(PROBLEM STATEMENT): Can you print all of the records below word for word, leaving the pictures out?

Captioned images from the web
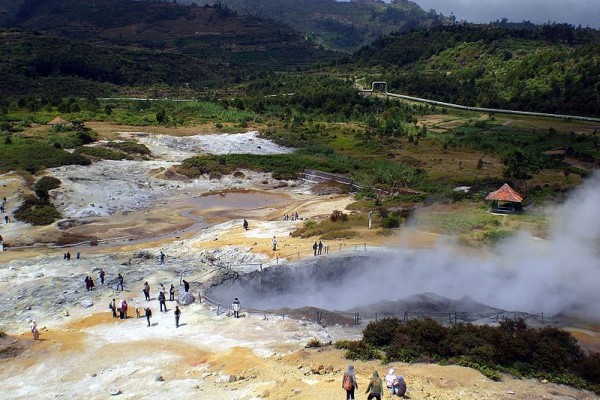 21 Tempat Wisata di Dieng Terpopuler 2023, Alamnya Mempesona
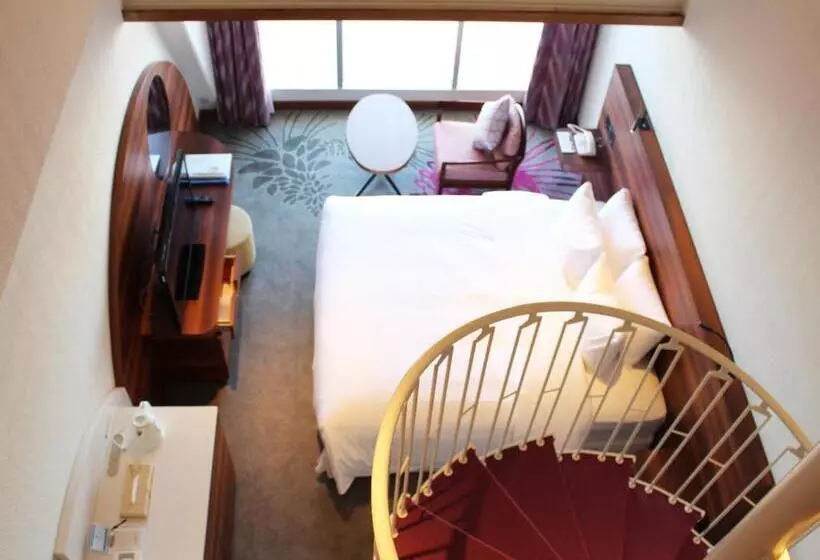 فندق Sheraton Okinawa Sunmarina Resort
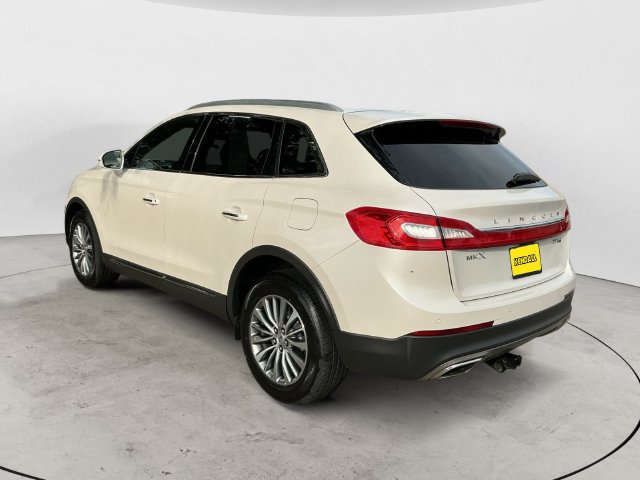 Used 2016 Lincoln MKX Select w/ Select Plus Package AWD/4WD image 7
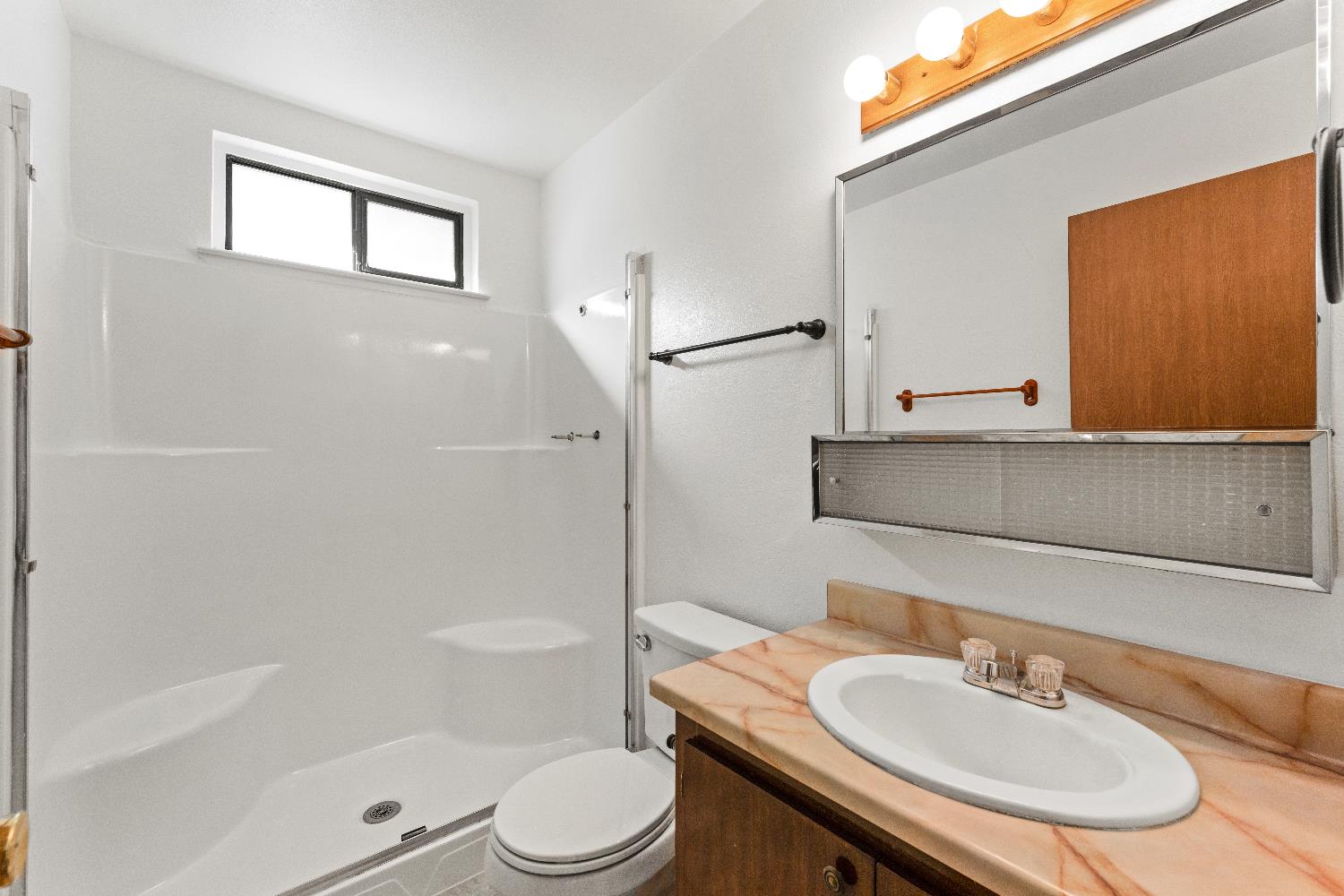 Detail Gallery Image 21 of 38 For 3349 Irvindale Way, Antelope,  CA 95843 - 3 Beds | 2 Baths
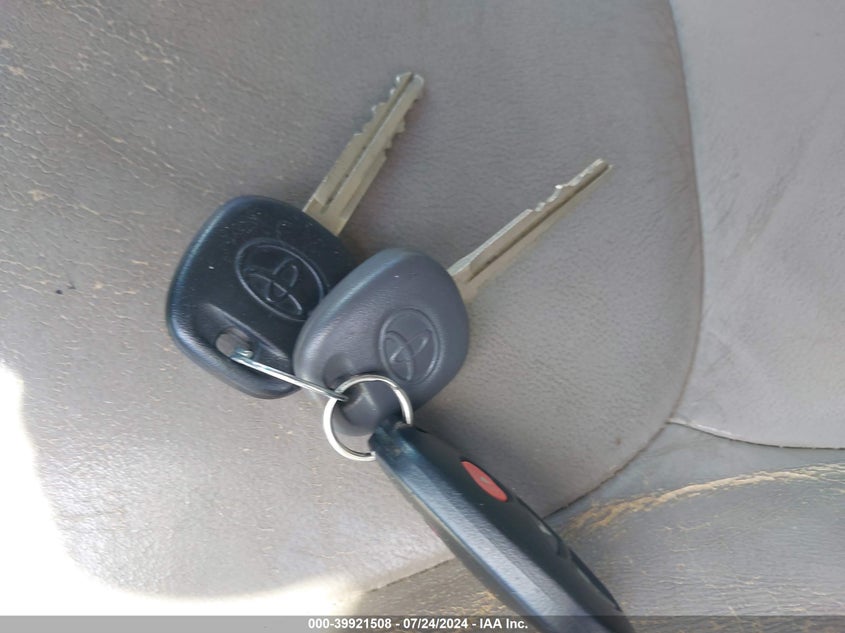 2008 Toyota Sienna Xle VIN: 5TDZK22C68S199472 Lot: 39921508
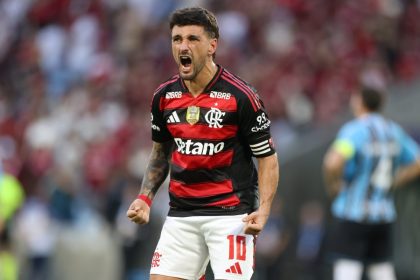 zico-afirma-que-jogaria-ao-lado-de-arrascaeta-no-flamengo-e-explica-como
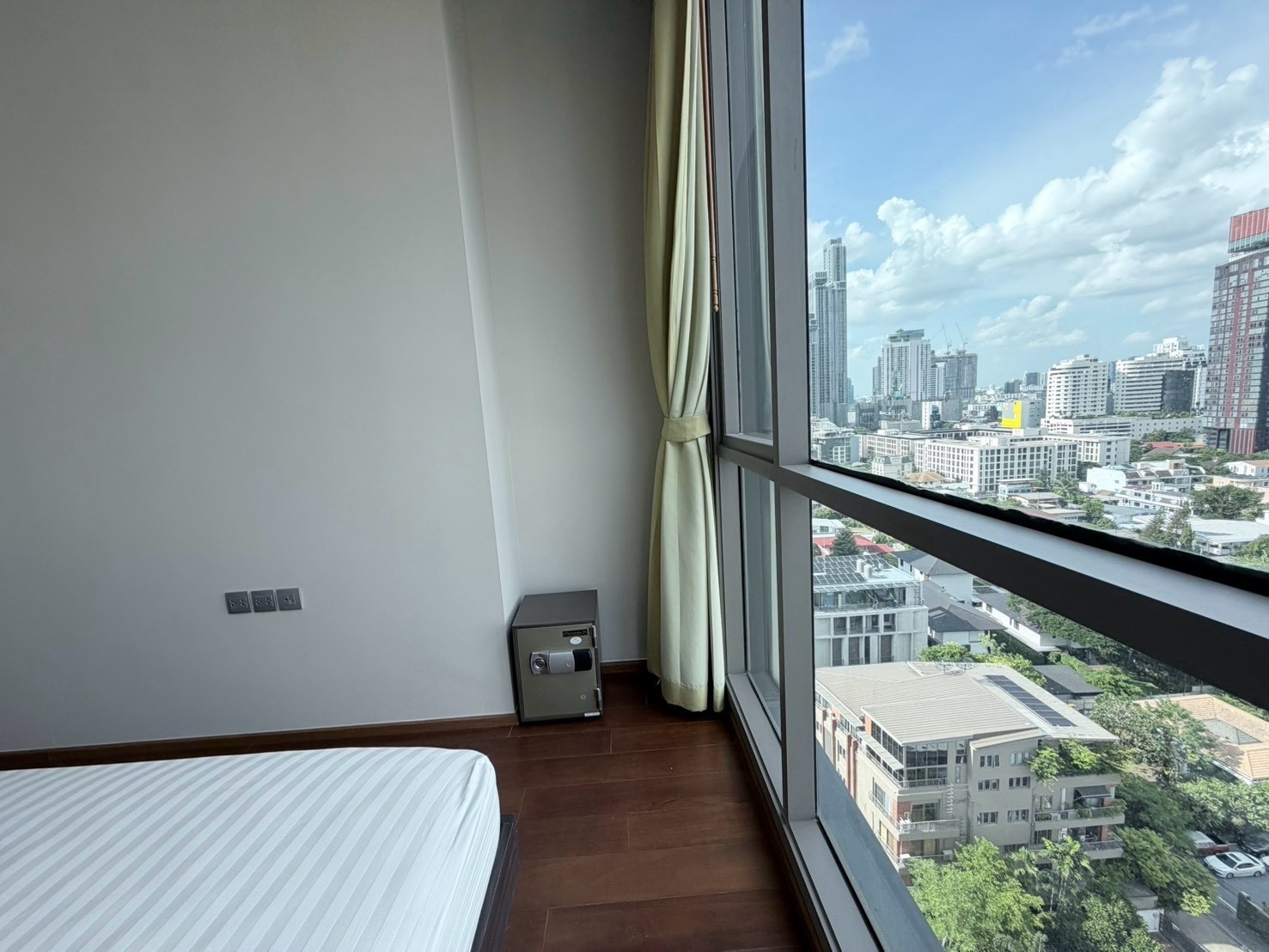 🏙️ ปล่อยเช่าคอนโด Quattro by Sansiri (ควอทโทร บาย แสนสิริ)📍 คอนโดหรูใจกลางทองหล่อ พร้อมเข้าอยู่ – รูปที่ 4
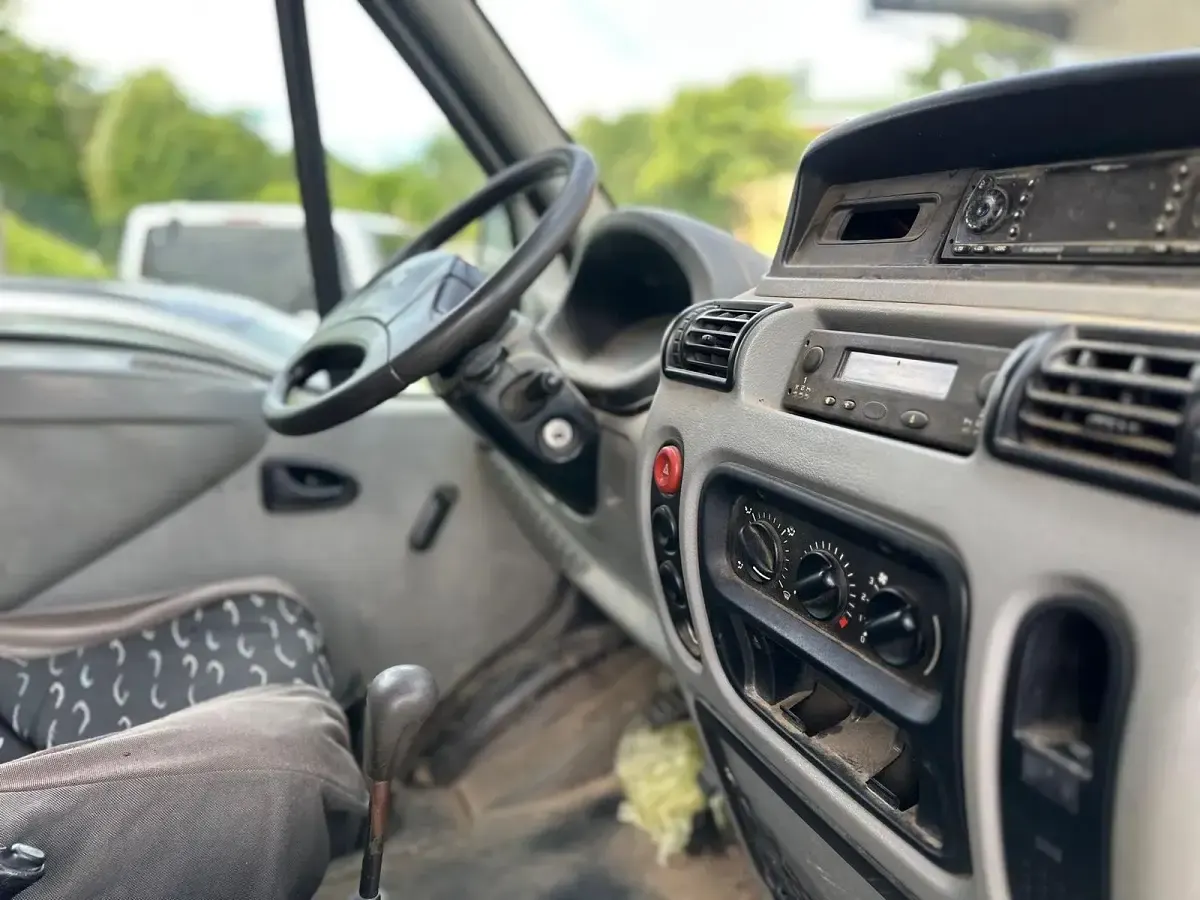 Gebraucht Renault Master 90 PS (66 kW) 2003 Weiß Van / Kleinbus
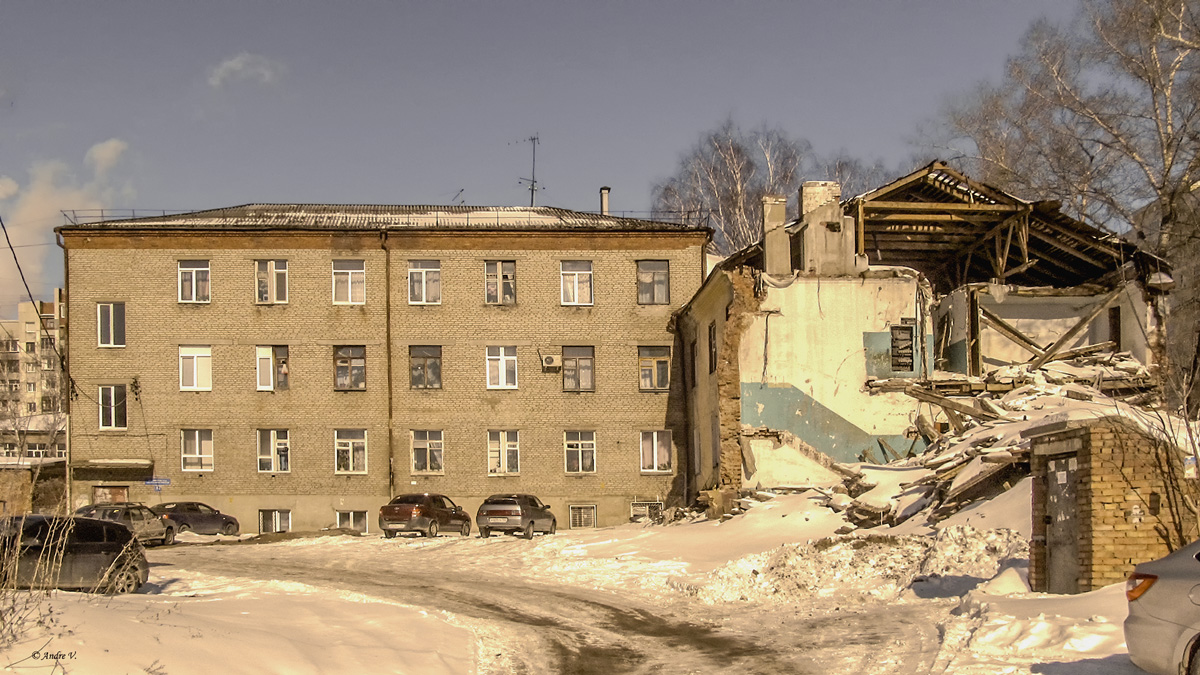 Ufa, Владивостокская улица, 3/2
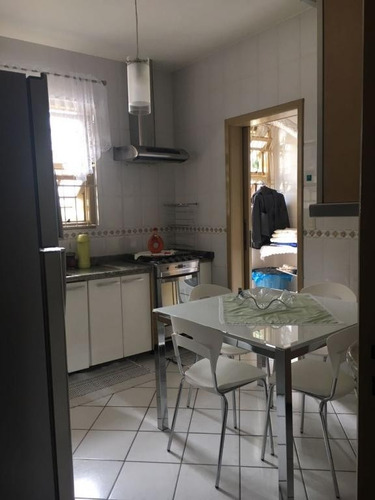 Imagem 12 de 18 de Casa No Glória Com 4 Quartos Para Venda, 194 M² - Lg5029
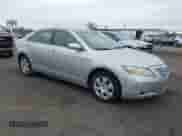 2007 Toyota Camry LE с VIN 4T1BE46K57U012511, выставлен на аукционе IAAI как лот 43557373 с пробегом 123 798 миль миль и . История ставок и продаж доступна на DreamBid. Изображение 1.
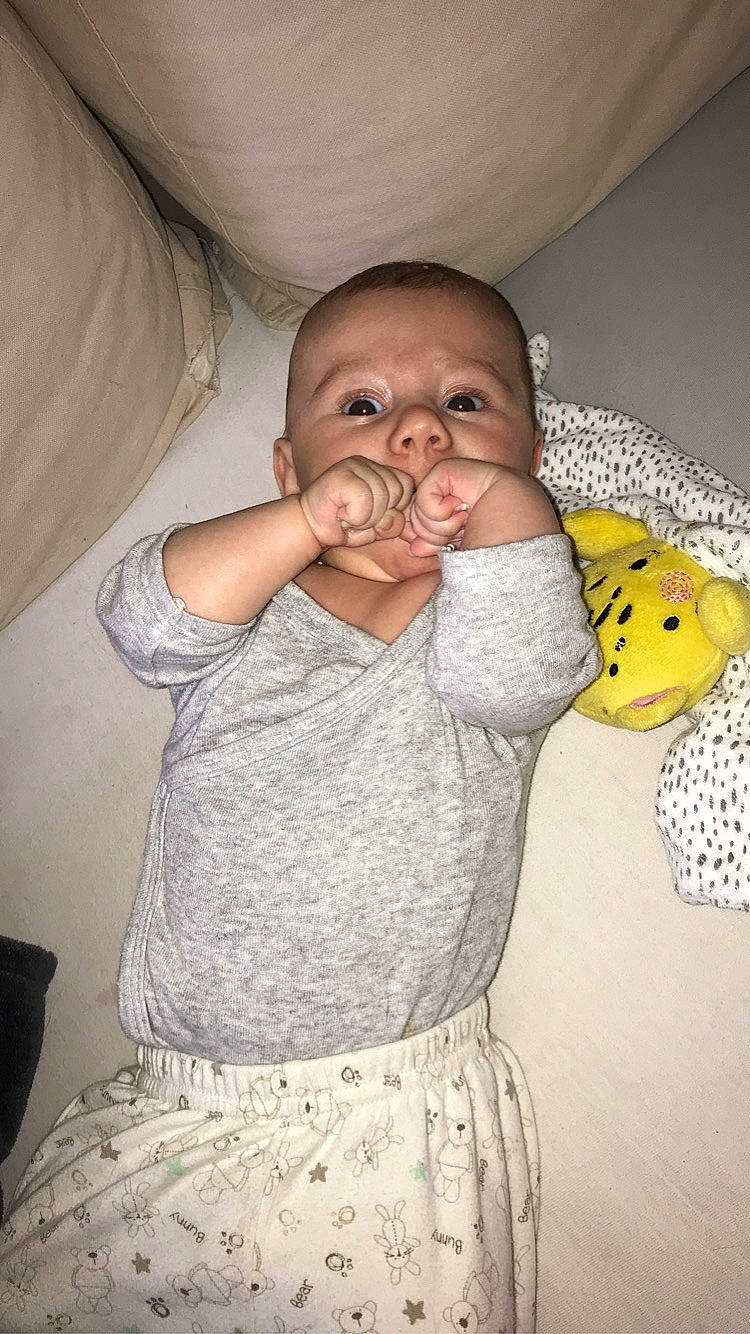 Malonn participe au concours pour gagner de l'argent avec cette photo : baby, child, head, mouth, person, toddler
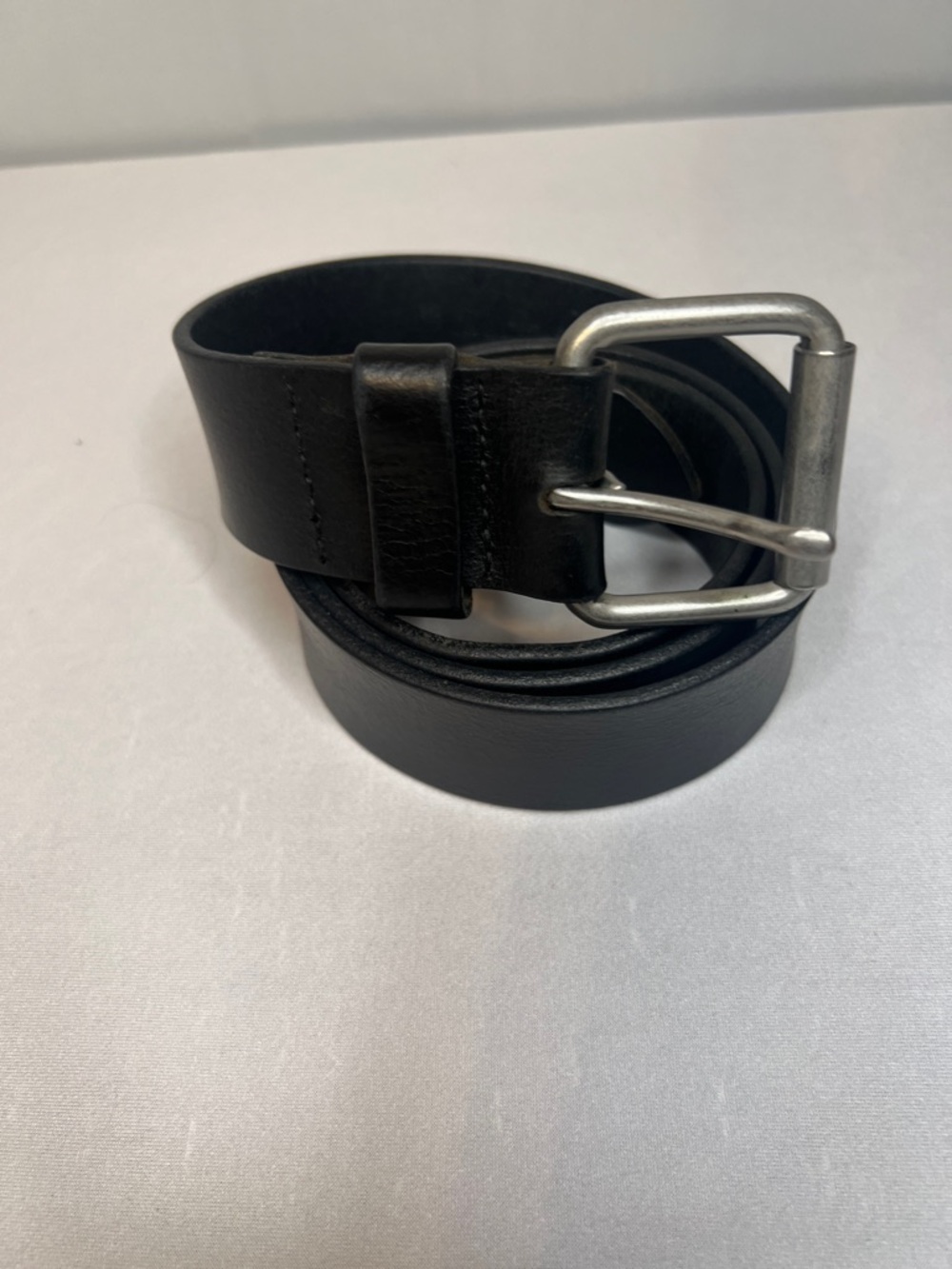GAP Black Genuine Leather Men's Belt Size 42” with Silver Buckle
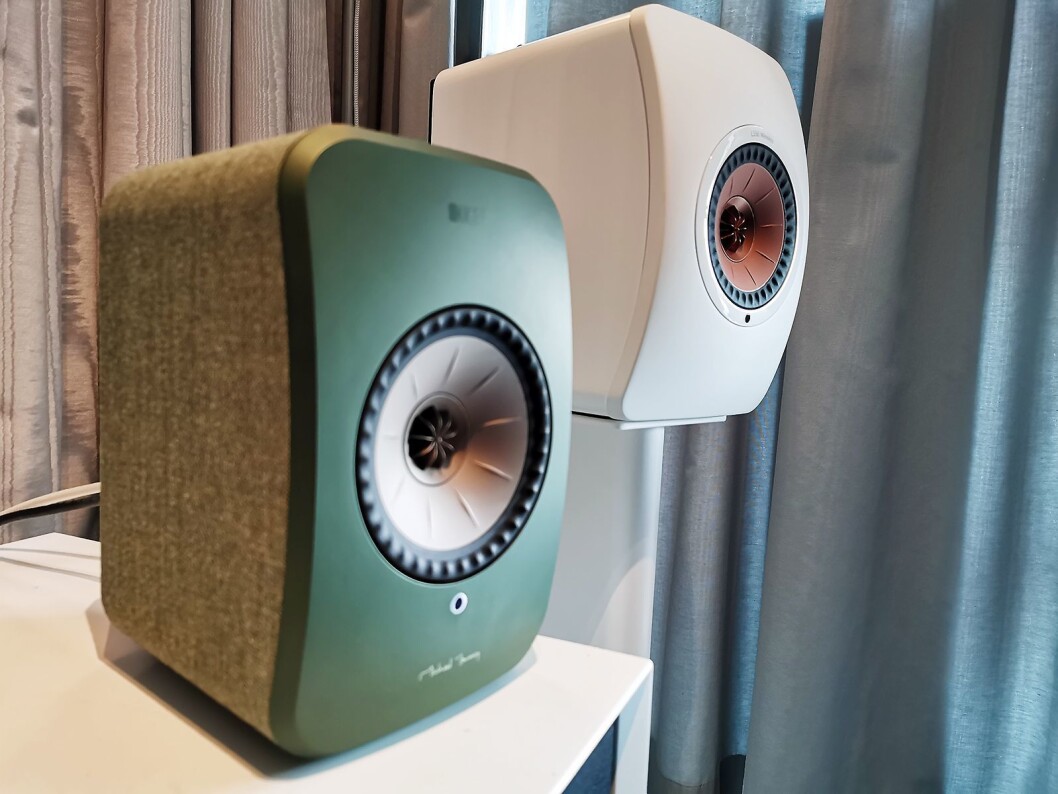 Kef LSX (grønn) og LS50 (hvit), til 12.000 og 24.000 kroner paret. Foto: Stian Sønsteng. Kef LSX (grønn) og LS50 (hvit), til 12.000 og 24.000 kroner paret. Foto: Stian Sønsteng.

(OUTPUT FOR THIS EXERCISE):
 21 Tempat Wisata di Dieng Terpopuler 2023, Alamnya Mempesona
 فندق Sheraton Okinawa Sunmarina Resort
 Used 2016 Lincoln MKX Select w/ Select Plus Package AWD/4WD image 7
 Detail Gallery Image 21 of 38 For 3349 Irvindale Way, Antelope,  CA 95843 - 3 Beds | 2 Baths
 2008 Toyota Sienna Xle VIN: 5TDZK22C68S199472 Lot: 39921508
 zico-afirma-que-jogaria-ao-lado-de-arrascaeta-no-flamengo-e-explica-como
 🏙️ ปล่อยเช่าคอนโด Quattro by Sansiri (ควอทโทร บาย แสนสิริ)📍 คอนโดหรูใจกลางทองหล่อ พร้อมเข้าอยู่ – รูปที่ 4
 Gebraucht Renault Master 90 PS (66 kW) 2003 Weiß Van / Kleinbus
 Ufa, Владивостокская улица, 3/2
 Imagem 12 de 18 de Casa No Glória Com 4 Quartos Para Venda, 194 M² - Lg5029
 2007 Toyota Camry LE с VIN 4T1BE46K57U012511, выставлен на аукционе IAAI как лот 43557373 с пробегом 123 798 миль миль и . История ставок и продаж доступна на DreamBid. Изображение 1.
 Malonn participe au concours pour gagner de l'argent avec cette photo : baby, child, head, mouth, person, toddler
GAP Black Genuine Leather Men's Belt Size 42” with Silver Buckle
 Kef LSX (grønn) og LS50 (hvit), til 12.000 og 24.000 kroner paret. Foto: Stian Sønsteng. Kef LSX (grønn) og LS50 (hvit), til 12.000 og 24.000 kroner paret. Foto: Stian Sønsteng.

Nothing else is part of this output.